Penyedia kudapan atau makanan berbuka selalu digilir setiap hari. Warga kurang mampu akan berkongsi tiga-empat orang, sedangkan yang agak mampu biasanya sendirian. Kadang cendol tanpa es karena belum ada yang punya kulkas. Kadang rokok-rokok cangkuneng--penganan dari terigu yang tengahnya berisi parutan kelapa dan gula dan dibungkus daun pisang. Kadang jeknek uring boyok--kolak dari buah labu tua atau pisang dengan kuah gula merah hasil sadapan mayang lontar.
Tiba-tiba Masa Remaja terkekeh-kekeh.
Masa Kecil menatapnya. "Kenapa tertawa?"
"Kamu bandel!"
Masa Kecil tersentak. "Kenapa?"
"Puasa sudah batal masih saja ikut buka bersama di masjid."
Aku mengulum senyum. Ketika masih kelas satu SD, aku sering diam-diam menyelinap ke dapur dan menenggak satu-dua gelas air. Sebenarnya lapar, tetapi mengurangi sejumput nasi saja akan memicu kecurigaan ibu dan Kak Sufi, kakak perempuanku. Setelahnya, dengan tenggorokan yang sudah basah, aku kembali memajang raut wajah anak kecil memelas yang sedang diterjang haus dan lapar.
Bisa saja aku tidak ke masjid untuk berbuka puasa, namun Kakek Punda akan mencari aku. Dan, tidak ikut buka bersama alamat ketahuan tidak berpuasa. Saat itu aku belum paham benar bahwa puasa adalah ibadah rahasia. Sebagai obat rasa bersalah, biasanya aku tahu diri dengan tidak melahap banyak makanan. Aku akan segera masuk masjid dan mengambil corong dari seng lalu bang. Suaraku tidak merdu, tetapi banyak yang suka caraku azan. Kata ibu, lantunan azanku benar-benar penuh penghayatan.
Aku punya pengalaman tak terlupakan dalam perkara bang atau azan itu.

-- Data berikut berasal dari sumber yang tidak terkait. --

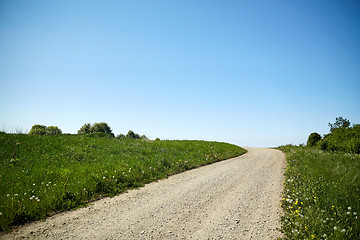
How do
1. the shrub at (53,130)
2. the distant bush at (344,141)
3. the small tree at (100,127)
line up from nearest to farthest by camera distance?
the distant bush at (344,141), the shrub at (53,130), the small tree at (100,127)

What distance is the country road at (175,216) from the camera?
5.74 meters

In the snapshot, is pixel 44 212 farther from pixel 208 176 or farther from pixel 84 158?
pixel 208 176

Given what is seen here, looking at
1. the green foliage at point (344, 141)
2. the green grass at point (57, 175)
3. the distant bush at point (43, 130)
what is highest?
the distant bush at point (43, 130)

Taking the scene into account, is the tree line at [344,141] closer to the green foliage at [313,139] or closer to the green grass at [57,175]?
the green foliage at [313,139]

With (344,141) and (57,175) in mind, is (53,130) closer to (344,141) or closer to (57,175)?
(57,175)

Sewaktu kelas dua SD, aku getol sekali azan Subuh. Belum ada pengeras suara. Belum ada pelantang canggih. Hanya corong untuk bang. Satu ketika aku kesal karena yang datang berjamaah Subuh tidak banyak. Itu-itu lagi, itu-itu saja. Aku kesal. Sebal karena merasa gagal sebagai tukang bang.
Kebetulan aku baru saja menamatkan buku tentang Abu Nawas.